I had a go at making a replica of our scaffold plank dining table to go in the dolls house. It turned out pretty good, so I thought I’d share how I did it! This dolls house dining table is roughly 1/12th scale, but I’m not exact (I measure using a tape measure in the shape of a mouse and an owl ruler, I’m not profesh!).
YOU WILL NEED:
Table legs (I got mine from Ebay)
Scalpel/Exacto knife/something to cut the balsa wood with
Gorilla or other wood glue
Optional wine/patience while being nagged by a small child (“Is it ready yet?” x 1,000…)
So, onto our table!
The first job was to measure the actual real life table.
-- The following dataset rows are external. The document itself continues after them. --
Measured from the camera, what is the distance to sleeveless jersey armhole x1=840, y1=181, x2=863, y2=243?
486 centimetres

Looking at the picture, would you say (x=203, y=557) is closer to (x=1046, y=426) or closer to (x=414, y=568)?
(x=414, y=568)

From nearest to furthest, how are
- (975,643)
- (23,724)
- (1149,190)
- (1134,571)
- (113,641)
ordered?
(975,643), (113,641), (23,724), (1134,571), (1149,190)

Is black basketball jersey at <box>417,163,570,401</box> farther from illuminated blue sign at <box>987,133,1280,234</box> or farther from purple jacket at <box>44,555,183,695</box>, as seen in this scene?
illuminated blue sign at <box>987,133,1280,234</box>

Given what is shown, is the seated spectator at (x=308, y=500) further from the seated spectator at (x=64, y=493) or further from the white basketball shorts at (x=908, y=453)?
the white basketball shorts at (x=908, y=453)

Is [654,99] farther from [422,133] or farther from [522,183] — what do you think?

Our table is 165cm by 90cm, so to get the size of my dolls house table top I divided these measurements by 12 (13.75cm x 7.5cm). I drew a rectangle on some scrap paper to check the size was about right (and that it would fit in the dolls house!).
I then got out my trusty plank of balsa – this stuff is lasting me ages! It was a bargain from Calder Graphics in Huddersfield at £1.79. I used the scrap paper as a guide and cut out the table top. I marked a line down the middle of the table using a scalpel, and then another line between this central line and the edge of the table to make it look like scaffold planks. Don’t worry if it’s not exact, it’s meant to be rustic right?
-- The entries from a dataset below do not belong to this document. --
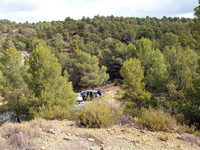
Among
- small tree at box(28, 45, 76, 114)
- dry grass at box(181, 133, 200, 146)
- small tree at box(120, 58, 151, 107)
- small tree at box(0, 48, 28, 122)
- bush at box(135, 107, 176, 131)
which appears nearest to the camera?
dry grass at box(181, 133, 200, 146)

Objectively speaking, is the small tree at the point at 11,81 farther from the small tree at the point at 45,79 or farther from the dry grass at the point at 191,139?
the dry grass at the point at 191,139

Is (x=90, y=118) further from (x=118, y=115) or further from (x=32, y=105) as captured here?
(x=32, y=105)

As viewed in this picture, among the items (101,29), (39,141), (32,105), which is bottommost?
(32,105)

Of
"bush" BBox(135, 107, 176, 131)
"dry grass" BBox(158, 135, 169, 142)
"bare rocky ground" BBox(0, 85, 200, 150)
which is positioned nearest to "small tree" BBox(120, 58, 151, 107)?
"bush" BBox(135, 107, 176, 131)

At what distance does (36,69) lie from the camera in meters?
13.0

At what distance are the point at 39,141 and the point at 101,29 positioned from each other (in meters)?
69.3

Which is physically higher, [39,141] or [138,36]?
[138,36]

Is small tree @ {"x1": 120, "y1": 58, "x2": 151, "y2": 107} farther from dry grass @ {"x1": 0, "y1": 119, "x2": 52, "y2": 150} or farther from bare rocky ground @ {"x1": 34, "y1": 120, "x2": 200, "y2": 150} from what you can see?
dry grass @ {"x1": 0, "y1": 119, "x2": 52, "y2": 150}

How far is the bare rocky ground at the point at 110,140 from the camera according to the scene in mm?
4030

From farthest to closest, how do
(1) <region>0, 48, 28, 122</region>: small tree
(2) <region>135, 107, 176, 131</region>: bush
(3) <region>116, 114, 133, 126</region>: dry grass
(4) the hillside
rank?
(1) <region>0, 48, 28, 122</region>: small tree
(3) <region>116, 114, 133, 126</region>: dry grass
(2) <region>135, 107, 176, 131</region>: bush
(4) the hillside

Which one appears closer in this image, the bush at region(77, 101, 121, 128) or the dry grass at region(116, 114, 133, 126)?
the bush at region(77, 101, 121, 128)

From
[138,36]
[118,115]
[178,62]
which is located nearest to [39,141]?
[118,115]

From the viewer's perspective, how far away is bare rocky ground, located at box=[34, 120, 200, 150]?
159 inches

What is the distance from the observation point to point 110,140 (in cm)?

The next job was to make some supports for the underside of the table, to stop the legs moving about. I did this by eye, but if you wanted to be exact with it you would cut two thin pieces of balsa approx 0.5cm wide by 1cm less than your table top width (in this case 0.5cm x 6.5cm) and two of approx 0.5cm width x 12.75cm). When these are secured to the underside of the table top, it ensures there’s a slight overhang.
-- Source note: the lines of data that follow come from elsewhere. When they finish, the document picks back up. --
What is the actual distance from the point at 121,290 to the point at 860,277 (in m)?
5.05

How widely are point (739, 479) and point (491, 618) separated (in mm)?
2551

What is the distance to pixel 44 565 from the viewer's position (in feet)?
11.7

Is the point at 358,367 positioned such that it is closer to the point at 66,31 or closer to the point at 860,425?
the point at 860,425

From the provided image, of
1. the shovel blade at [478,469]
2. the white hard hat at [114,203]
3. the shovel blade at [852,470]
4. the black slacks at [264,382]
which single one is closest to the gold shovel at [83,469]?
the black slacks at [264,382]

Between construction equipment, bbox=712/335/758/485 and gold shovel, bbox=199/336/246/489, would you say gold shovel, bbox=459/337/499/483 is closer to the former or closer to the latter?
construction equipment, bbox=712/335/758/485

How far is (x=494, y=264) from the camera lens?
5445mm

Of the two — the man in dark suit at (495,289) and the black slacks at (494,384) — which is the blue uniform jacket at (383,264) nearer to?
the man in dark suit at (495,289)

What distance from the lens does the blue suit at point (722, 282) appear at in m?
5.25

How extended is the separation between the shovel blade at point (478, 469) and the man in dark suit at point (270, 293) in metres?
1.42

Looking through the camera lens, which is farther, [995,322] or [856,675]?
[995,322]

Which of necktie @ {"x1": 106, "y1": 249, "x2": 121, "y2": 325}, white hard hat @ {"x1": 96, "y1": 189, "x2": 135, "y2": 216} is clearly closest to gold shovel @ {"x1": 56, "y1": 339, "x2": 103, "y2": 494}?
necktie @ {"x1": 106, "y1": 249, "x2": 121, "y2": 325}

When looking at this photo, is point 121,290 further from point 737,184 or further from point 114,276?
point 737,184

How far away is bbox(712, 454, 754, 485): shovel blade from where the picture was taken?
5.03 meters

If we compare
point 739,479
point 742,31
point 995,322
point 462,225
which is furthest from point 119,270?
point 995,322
I trimmed these down a bit (should have measured!) as they were too long.
I then asked my able assistant to glue the table legs into each corner. I put a small amount of Gorilla Glue into each corner and she stuck the legs in. Easy!
The next job was to paint the table. I used the same paint I used on our actual real life table, Estate Eggshell from Farrow and Ball in Purbeck Stone. I left the table top untreated (because I’m a bit lazy, and it looks pretty much like our actual table).
When the paint was dry, I handed it over to my assistant so she could arrange it in the dolls house. Safe to say, she loves it, and it is such an easy make! The table legs cost 99p and the actual table top cost next to nothing.